**Requirement 1**
Answer these about the board policy text below:
(a) Which three positions are the Officers of the Board?
(b) At which Board meeting does the Board Chair assume office?
(c) How long is the term for which the Signatory Agencies are asked to name a person?
**Requirement 2**
Please quote the board policy text below between "4.1 Board Chair" and "Chair-Elect (Amended April 23, 2004)", inclusive.

3.3 General Requirements for Board Membership

All members of the Board of Directors will be expected to have an understanding of the importance of a system of education that enables children and youth to become responsible participants in a democratic society. Members of the Board of Directors will be expected to be knowledgeable about the mission of WestEd. They must be able to contribute to the task of providing strategic leadership for WestEd as an institution. Directors will demonstrate personal integrity, wisdom, independence, and relevant business or professional knowledge and have a record of personal accomplishments with excellent organizations.

3.4 Selection of Board Members (Amended June 21, 2002)

Annually, the Signatory Agencies responsible for FWL and SWRL Joint Powers Agreement appointments shall be informed of anticipated term expirations, and requested to name the person who will serve during the following three-year term. In filling those positions where the Board of Directors is the appointing agency, the Board will use the following guidelines:

The Board will take steps to increase the diversity of expertise and experiences on the Board;

The Board will make deliberate and concerted efforts to increase diversity of racial and ethnic representation on the Board, reflecting more closely the demographic make-up of the region;

The Board will evaluate the effectiveness of the size of the Board on a regular basis.

The Board will seek to ensure that terms of office for joint appointments to the FWL and SWRL Boards end in the same year; and

The Board will insure adequate state and regional representation.

WestEd Governance Policies Section 4

Officers of the Board—Page 1

4 OFFICERS OF THE BOARD

The Officers of the WestEd Board of Directors will be the Board Chair, the Immediate Past Board Chair, and the Board Chair-Elect. Any voting member of the Board of Directors, whether appointed by the Board or by a Signatory to the FWL or SWRL Joint Powers Agreements, will be eligible to serve as an Officer of the Board.

4.1 Board Chair (Amended April 23, 2004)

The Chair of the WestEd Board will assume office and will preside at the July Board meeting. Under normal conditions, the Chair will be that Director who served during the immediate prior year as WestEd Board Chair-Elect.

4.2 Board Chair-Elect (Amended April 23, 2004)

The Board Chair-Elect will assume office at the July Board meeting, one year prior to assuming the office of Board Chair. In the absence of the Board Chair or the inability of the Board Chair to act, the Board Chair-Elect will have the authority to perform all the duties of the Board Chair.

**Data lines**
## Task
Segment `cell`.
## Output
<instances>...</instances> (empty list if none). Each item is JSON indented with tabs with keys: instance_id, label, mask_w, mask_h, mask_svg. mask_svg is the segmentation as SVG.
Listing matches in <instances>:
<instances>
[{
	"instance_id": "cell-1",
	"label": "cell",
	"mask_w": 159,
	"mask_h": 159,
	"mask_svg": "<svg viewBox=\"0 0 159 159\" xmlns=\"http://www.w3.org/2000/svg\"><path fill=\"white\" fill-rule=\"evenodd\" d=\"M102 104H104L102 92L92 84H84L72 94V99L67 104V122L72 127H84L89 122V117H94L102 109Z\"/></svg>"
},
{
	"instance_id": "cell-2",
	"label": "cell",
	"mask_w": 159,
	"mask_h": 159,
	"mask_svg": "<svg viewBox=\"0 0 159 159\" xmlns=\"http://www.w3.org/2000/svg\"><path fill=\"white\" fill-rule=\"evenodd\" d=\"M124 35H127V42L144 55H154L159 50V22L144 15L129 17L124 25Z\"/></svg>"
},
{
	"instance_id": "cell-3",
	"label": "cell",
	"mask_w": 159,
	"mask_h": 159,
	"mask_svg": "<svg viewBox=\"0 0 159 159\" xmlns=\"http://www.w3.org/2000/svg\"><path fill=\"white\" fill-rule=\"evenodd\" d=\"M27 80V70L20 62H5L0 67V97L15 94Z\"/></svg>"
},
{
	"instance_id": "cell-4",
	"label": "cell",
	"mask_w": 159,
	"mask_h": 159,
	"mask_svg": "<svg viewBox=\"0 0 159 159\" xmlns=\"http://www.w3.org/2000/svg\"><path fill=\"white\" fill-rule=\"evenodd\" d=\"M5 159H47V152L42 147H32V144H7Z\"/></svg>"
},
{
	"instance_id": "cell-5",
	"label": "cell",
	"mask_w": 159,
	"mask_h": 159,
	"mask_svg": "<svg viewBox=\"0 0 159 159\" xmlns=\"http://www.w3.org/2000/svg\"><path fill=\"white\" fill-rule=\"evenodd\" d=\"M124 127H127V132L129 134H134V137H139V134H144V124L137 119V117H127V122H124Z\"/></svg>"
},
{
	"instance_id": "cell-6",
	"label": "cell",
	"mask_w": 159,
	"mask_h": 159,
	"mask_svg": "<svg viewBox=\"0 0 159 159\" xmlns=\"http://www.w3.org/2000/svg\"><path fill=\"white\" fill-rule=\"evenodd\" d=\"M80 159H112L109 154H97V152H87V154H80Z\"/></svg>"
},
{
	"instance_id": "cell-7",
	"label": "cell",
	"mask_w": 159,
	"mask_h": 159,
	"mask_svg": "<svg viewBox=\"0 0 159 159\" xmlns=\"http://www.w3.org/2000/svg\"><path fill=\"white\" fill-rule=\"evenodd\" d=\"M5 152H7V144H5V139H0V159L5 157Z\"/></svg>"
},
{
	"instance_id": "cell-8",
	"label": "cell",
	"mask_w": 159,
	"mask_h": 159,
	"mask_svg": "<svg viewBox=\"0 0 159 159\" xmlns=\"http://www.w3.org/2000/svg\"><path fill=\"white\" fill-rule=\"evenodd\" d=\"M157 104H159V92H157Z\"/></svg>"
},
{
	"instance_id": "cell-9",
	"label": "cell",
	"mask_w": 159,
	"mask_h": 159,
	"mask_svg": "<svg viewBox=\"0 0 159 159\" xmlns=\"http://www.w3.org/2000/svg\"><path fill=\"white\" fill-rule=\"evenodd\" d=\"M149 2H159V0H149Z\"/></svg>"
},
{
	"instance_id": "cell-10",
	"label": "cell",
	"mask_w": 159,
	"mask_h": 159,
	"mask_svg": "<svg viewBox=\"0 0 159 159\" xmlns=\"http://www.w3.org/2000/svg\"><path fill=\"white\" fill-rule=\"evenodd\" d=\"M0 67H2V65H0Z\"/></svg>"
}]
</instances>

**Response 1**
(a) The Board Chair, the Immediate Past Board Chair, and the Board Chair-Elect.
(b) The July Board meeting.
(c) Three years.

**Response 2**
4.1 Board Chair (Amended April 23, 2004)

The Chair of the WestEd Board will assume office and will preside at the July Board meeting. Under normal conditions, the Chair will be that Director who served during the immediate prior year as WestEd Board Chair-Elect.

4.2 Board Chair-Elect (Amended April 23, 2004)